Divorces are never easy especially when it comes to the division of property. The marital home is particularly a hard nut to crack since both parties often desire to keep the home because of the stability, attachment to the neighborhood or house, kid’s school and/or perceived inability to afford comparable housing. But since keeping or selling a home after a divorce can be a significant, life-changing event, it’s essential for one to ensure that their reasons are sound and that keeping the house will be in their best financial interest.
If you are considering keeping the house, it is vital to do your homework to arm yourself with all the necessary information to make an informed decision. You may need to talk to a financial planner and a family lawyer to establish whether the home is a sound economic option now and in the long run.
But before we get into whether keeping the house is in your best interest, let’s look at who gets to keep their house after divorce:
Once a divorce is granted, the property will be divided equitably between you and your spouse. The court uses the Equitable Distribution law to determine who gets what. Equitable Distribution means fair (but not necessarily equal) division of property obtained during a marriage. It’s essential to understand the challenges surrounding the equitable distribution of property in a divorce:
- The law is overly vague on how to settle property and debts issue
- The equitable division has less to do with laws and more to do with negotiation and money
- The property division cases are often too much involving and can also be challenging to try to resolve by yourself
There are two kinds of property for divorce purposes: there’s a property that both you and your spouse acquired during your marriage normally referred to as the marital property, and property that belonged to one spouse before the marriage (or was gifted to one spouse from someone else) commonly known as separate property. Often, the marital property is what’s subject to division.

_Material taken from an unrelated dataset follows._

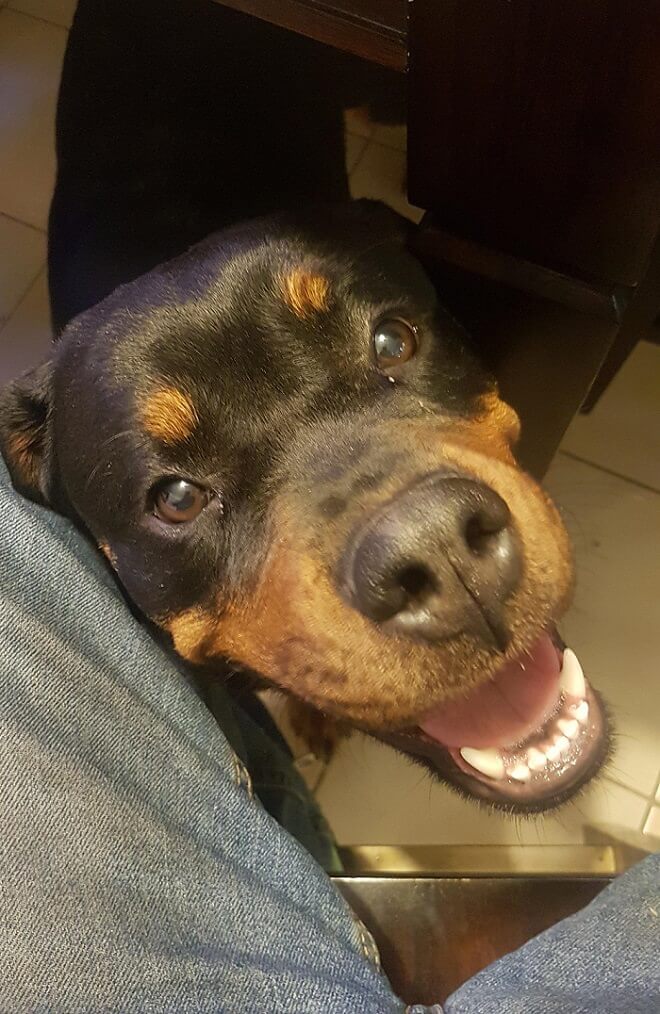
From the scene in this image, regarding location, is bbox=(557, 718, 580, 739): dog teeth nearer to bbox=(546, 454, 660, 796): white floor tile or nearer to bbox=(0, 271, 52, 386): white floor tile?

How the court determines what’s equitable
The court looks at a range of aspects when deciding how to divide the marital property:
- The property and income of each spouse at the time of the marriage
- The duration of the marriage
- The loss of pension and inheritance benefits
- A spouse’s effort in the household – like a housewife sacrificing her career for the sake of her husband and vice versa
- The health and age of both spouses
Whether there are kids involved, and if the custodial parent requires the house or any other marital property while the kids are growing up
Selling a home
The court may order the house to be sold. However, it may also postpone the sale if the custodial parent is in the house until the child graduates high school. The court may also rule that one spouse gets the house – this is often determined by all aspects that affect equitable distribution. To decide whether the home must be sold, the court considers the worth of the home, as well as any mortgages and other kinds of housing options.